The man's mouth hung open. He was pudgy-faced with buck teeth and looked like a beaver gulping oxygen. Apart from Vasco he appeared to be the youngest person present. He looked remotely familiar, like someone seen in a photograph. "Good Lord, Father, were you raised in a monastery?"
"Parker, mind your manners," Mae said. Vasco had sized her up as the den mother of Palm Island, correcting the
behavior of sons, brothers, and men of tender years.
"I am sorry;" and he sounded as if he was. "It's just that I grew up here. If you don't learn to swim and play cards, you might as well walk into the ocean."
Mae laughed, a girlish sound coming from the iron matriarch. "Parker's a native Floridian. He went to school with dolphins. His father's a former mayor of Miami."
"Parker Henderson." He stuck out a plump hand without a torn cuticle in sight.
"Peter Vasco." He grasped it.
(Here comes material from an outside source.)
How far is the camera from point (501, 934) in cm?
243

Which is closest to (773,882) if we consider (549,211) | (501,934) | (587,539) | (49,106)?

He expected to qualify for a term in office by day's end, all this pressing of flesh. He knew who the man was now. Parker Henderson managed the Ponce de Leon Hotel, where Ralph Capone had had a meeting and where Al had stayed locally until he moved into his house. Henderson had been instrumental in that transaction, and several others. His picture had found its way into the FBI file along with a transcript of his testimony as a reluctant witness for the prosecution during Capone's trial for tax evasion. He and Reinhart Schwimmer would have understood each other, the spoiled child of wealth and politics and the hapless optometrist slain on St. Valentine's Day, a victim of his extracurricular interests. They shared a boy's fascination with gangsters, drawing a vicarious thrill from associating with them, as Capone had when rubbing elbows with baseball players and movie stars. In Henderson's case, the infatuation had led him into willing service as a bagman for the Outfit, taking delivery on shipments of cash on his idol's behalf and putting it through channels, buying ordnance and corrupting public servants. He'd done his part, however unwittingly, in arming the assassins in the garage on North Clark Street.
"We gonna play cards or patty-cake?" Capone barked. It was the first sign of impatience Vasco had seen from him, a mild taste of his tantrums in the boardroom at the Hawthorne Inn and the roadhouse in Indiana where Scalise and Anselmi had left their brains.
The realtor, an irritable sort also, said, "Well, we can't play gin or pinochle without a fourth. Even poker would just be pushing the same money around till you wouldn't know Abe Lincoln from Wendell Willkie."